Thursday, May 13, 2010

Triathlete And Ironman Advice From Steve Stenzel

I met super Triathlete and Ironman, Steve Stenzel, at a Nutrilite Health Bloggers Event that we were both invited to attend in 2009...his wife, Sarah, is also a super Triathlete and Ironwoman. Anyway, I read Steve's blog and articles and just wanted to share a great article with you that he wrote about Triathlete Training:

Quick, Full Body Workout: Great For The Off-season
St. Paul Triathlon Examiner, Steve Stenzel

If you’re traveling for the Holidays and won’t be near a gym, try this quick, intense, full body workout. You can try this during your off-season as a way to work your muscles in a different manner than they are used to. This routine was created by Mark McLaughlin, the founder of Performance Training Center, in Beaverton, Oregon. It’s very similar to many CrossFit-style workouts.

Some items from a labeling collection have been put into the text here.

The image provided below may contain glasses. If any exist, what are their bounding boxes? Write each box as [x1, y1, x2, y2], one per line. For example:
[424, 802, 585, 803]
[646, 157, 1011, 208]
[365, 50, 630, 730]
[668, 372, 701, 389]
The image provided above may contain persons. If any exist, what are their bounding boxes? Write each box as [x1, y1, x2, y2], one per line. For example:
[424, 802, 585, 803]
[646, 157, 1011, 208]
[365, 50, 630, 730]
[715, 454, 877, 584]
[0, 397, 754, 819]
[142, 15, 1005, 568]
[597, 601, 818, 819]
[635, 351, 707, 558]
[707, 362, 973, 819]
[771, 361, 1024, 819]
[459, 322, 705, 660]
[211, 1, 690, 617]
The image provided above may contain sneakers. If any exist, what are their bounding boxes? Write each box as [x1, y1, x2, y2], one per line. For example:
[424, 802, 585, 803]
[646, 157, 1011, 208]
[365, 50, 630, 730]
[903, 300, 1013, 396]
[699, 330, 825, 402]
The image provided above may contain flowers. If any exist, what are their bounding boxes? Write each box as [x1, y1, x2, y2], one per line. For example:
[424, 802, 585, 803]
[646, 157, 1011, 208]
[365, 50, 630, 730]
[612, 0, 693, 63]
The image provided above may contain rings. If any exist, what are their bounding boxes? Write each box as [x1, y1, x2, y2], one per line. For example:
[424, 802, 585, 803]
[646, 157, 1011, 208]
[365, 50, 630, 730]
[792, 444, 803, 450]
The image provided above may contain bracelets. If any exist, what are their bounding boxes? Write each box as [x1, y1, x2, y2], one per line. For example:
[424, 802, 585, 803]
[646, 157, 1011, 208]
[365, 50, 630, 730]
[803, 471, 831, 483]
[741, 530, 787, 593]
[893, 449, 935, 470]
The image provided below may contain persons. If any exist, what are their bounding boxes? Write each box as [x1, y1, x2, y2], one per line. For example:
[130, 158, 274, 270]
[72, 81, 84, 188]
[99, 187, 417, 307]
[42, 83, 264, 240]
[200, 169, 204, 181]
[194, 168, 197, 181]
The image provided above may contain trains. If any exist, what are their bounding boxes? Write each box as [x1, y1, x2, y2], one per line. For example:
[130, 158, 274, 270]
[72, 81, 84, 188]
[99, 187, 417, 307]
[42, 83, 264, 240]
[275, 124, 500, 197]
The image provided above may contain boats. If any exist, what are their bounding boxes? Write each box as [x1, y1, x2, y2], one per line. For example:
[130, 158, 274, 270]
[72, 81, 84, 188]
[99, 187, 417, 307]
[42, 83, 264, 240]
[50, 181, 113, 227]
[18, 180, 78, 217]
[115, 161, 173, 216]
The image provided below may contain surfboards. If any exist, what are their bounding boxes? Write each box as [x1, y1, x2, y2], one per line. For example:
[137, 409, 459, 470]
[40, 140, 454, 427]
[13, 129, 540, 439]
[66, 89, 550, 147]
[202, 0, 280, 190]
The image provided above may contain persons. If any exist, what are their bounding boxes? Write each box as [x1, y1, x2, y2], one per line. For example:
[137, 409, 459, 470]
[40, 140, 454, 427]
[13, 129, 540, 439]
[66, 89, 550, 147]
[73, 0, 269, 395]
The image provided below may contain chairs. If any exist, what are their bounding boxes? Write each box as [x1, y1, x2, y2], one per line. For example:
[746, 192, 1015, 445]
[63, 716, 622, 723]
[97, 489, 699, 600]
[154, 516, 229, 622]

Repeat these four exercises as many times as you can within the time limit, resting 30 seconds between each. (The time limit can be anywhere from 10 to 30 minutes.) To maximize the workout, avoid resting between exercises, or cut the rest from 30 seconds to 10 seconds. Make sure to work slow enough to keep good form as you are doing this workout.

1. Pushup:

You can do this “traditionally,” or you can place two dumbbells about shoulder-width apart on the floor. Grab them with your palms facing each other. Start in the up position of a pushup, your body forming a straight line from shoulders to ankles. Lower yourself, hold at the bottom for 1 second, and then push back up. Watch your form: don’t let your head drop; instead make sure to lower your chest all the way to the floor or dumbbells. Do 10 to 20.

2. Lunge:

Stand and take a large step forward. Your front thigh should be parallel to the floor and your back knee just off the floor. Return to a standing position. Repeat with your other leg. That's 1 rep. Watch your form: step out far enough to keep your front knee from going past your toes. Do 10 to 20.

3. Chin-Up:

Grip a bar with your hands shoulder-width apart and your palms facing you. Pull up until your chest reaches the bar. Hold the position for 3 seconds, and then take 5 to 6 seconds to lower yourself. Watch your form: do these slow to keep from using your momentum to get all the way up. Do 4 to 10.

4. Plank:

Assume a pushup position, but with your elbows bent and your weight resting on your forearms. Your body should form a straight line. Brace your abs as if you're about to be punched in the gut. Watch your form: keep your butt down. Hold for 30 to 90 seconds.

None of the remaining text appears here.